The 340B program is intended to provide discounted outpatient drugs to hospitals that serve a disproportionate share of poor and uninsured patients. The 340B hospitals can then dispense the discounted drugs to their non-Medicaid outpatients and use the savings to pay for the care of indigent patients.
However, the number of 340B-eligible entities and discounted drugs sold to those entities has grown over the last several years, and industry has said some hospitals are not using the money to pay for charity care and are dispensing the discounted drugs to individuals who are not patients of the hospital (see BioCentury, May 19, 2014).
In the draft, HRSA clarifies which patients would be eligible for 340B: those who receive care at the hospital and who have received a prescription from a provider directly affiliated with the hospital.
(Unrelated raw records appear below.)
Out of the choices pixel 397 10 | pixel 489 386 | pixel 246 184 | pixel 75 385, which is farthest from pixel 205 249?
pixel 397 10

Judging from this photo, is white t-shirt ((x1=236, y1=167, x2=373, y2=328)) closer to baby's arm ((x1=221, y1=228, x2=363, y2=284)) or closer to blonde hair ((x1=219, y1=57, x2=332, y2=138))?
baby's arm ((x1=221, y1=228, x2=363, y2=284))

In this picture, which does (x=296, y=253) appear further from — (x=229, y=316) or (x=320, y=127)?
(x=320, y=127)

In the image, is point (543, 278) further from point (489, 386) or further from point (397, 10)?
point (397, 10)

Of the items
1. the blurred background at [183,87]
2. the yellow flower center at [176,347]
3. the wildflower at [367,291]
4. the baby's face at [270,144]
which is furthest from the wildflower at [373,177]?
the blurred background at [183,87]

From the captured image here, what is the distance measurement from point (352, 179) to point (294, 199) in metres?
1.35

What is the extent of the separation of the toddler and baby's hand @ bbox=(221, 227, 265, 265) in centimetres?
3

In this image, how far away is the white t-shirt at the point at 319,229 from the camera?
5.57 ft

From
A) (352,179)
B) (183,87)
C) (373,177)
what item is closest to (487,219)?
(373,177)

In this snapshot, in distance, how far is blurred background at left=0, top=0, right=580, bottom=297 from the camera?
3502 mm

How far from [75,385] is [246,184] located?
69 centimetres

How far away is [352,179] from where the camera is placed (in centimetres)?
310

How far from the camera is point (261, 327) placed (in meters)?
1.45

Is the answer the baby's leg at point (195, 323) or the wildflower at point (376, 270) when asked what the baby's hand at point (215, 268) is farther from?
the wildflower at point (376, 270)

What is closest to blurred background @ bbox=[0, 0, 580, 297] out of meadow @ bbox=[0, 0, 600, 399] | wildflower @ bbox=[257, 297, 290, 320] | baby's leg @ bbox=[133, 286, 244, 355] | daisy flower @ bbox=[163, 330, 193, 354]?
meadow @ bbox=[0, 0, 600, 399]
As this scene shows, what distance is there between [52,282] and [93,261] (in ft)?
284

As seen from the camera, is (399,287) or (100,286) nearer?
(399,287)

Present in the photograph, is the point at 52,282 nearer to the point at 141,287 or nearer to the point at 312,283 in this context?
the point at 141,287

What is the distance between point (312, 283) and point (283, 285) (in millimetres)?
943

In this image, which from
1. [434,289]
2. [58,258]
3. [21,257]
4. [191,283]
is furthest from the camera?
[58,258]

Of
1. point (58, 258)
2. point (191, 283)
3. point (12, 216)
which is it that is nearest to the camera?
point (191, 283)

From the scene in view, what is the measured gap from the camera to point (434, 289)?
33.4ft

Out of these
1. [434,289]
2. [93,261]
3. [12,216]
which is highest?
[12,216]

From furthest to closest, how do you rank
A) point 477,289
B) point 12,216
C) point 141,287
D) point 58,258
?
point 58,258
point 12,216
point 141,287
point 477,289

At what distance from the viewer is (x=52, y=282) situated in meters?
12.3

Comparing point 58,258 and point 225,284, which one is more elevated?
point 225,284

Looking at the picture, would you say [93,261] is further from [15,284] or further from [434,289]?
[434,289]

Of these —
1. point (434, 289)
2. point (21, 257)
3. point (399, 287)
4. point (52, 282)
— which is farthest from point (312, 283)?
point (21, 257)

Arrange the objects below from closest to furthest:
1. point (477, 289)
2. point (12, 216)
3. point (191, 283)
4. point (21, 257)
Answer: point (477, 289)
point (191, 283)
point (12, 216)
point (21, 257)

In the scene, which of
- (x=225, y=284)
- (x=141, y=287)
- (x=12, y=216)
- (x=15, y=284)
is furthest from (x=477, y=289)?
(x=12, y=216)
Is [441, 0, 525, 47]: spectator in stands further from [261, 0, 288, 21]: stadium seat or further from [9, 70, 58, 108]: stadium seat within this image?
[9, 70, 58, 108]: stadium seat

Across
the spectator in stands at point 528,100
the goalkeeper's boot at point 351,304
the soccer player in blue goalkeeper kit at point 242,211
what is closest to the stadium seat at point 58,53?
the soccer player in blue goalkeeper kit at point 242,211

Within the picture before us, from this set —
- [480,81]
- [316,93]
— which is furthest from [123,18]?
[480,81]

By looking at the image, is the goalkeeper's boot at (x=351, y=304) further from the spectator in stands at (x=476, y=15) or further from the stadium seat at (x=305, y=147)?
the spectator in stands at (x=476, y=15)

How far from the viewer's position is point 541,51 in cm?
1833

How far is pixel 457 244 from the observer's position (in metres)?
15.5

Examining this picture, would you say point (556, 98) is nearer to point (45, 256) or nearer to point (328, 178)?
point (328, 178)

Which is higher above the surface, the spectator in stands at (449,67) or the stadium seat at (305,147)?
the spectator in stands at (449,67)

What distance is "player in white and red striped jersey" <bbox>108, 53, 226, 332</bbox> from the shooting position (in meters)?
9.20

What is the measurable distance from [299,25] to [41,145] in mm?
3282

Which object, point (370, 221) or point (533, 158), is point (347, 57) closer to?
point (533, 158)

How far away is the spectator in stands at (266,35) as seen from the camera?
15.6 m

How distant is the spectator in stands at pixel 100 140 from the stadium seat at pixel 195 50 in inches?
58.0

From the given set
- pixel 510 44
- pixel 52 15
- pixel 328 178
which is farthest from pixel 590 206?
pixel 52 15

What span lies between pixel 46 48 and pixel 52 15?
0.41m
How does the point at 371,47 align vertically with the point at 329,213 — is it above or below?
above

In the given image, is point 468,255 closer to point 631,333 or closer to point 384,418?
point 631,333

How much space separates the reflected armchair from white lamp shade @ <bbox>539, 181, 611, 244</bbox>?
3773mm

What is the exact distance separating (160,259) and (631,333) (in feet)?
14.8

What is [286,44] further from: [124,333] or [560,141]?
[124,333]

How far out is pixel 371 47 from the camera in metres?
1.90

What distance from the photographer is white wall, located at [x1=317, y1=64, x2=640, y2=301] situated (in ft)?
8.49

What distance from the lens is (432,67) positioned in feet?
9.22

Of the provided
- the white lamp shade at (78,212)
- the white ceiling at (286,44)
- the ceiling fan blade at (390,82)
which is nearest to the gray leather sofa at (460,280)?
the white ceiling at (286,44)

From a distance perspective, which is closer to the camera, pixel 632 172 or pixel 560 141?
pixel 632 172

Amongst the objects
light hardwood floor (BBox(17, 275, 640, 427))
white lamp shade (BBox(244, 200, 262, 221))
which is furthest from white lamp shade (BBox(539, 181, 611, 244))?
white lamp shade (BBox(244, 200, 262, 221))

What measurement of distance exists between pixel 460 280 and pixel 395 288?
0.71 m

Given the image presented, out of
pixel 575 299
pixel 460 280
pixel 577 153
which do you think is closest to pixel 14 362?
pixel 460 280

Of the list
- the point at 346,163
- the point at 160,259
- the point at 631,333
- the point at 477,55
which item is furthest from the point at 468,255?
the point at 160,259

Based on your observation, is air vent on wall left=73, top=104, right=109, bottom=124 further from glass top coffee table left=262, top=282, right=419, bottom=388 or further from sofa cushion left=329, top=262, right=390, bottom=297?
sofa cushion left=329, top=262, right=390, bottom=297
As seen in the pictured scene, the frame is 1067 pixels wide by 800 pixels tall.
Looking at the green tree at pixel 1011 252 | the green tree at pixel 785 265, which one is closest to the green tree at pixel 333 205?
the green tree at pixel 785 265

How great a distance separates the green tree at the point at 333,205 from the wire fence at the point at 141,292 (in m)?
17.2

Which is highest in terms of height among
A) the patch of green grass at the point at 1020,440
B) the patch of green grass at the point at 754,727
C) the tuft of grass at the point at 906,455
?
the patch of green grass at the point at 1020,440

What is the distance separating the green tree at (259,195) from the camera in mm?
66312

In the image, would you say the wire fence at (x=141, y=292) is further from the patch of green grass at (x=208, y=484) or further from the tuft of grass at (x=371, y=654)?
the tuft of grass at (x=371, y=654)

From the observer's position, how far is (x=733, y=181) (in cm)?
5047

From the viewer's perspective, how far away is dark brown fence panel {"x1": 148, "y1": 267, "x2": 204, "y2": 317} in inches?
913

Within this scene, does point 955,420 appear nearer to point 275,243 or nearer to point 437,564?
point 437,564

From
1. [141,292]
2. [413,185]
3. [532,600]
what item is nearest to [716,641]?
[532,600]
The rule notes that a patient would be ineligible if the drug is dispensed while they are still an inpatient; if the only service provided by the hospital or provider is to dispense or infuse the drug to the patient; if the patient's physician has credentials or privileges at the hospital but who is not an employee of the hospital; or if the patient is an employee of the hospital but may get care elsewhere.
Additionally, if patients of the covered entity choose to have their prescription filled at a pharmacy not affiliated with the hospital, the drug would be ineligible for the discount.
The guidance also would allow manufacturers to audit covered entities if the manufacturer "has reasonable cause" to believe that the entity is providing duplicate discounts to Medicaid patients or diverting drugs to ineligible patients.
The draft did not address how hospitals should be using the revenues from 340B discounted drugs.
In separate statements, the Biotechnology Industry Organization (BIO) as well as the industry group AIR340B said they are still reviewing the proposed guidance with the hope that it will increase program accountability and oversight.
The hospital group 340B Health (formerly Safety Net Hospitals for Pharmaceutical Access) also is reviewing the guidance. "There are gray areas in the program and we look forward to having more clarity," the group said in a statement, adding that it hopes "safety-net healthcare providers will not find themselves limited in their ability to meet their missions to treat the underserved."
The draft guidance will be published in the Federal Register on Friday. Comments are due Oct. 27.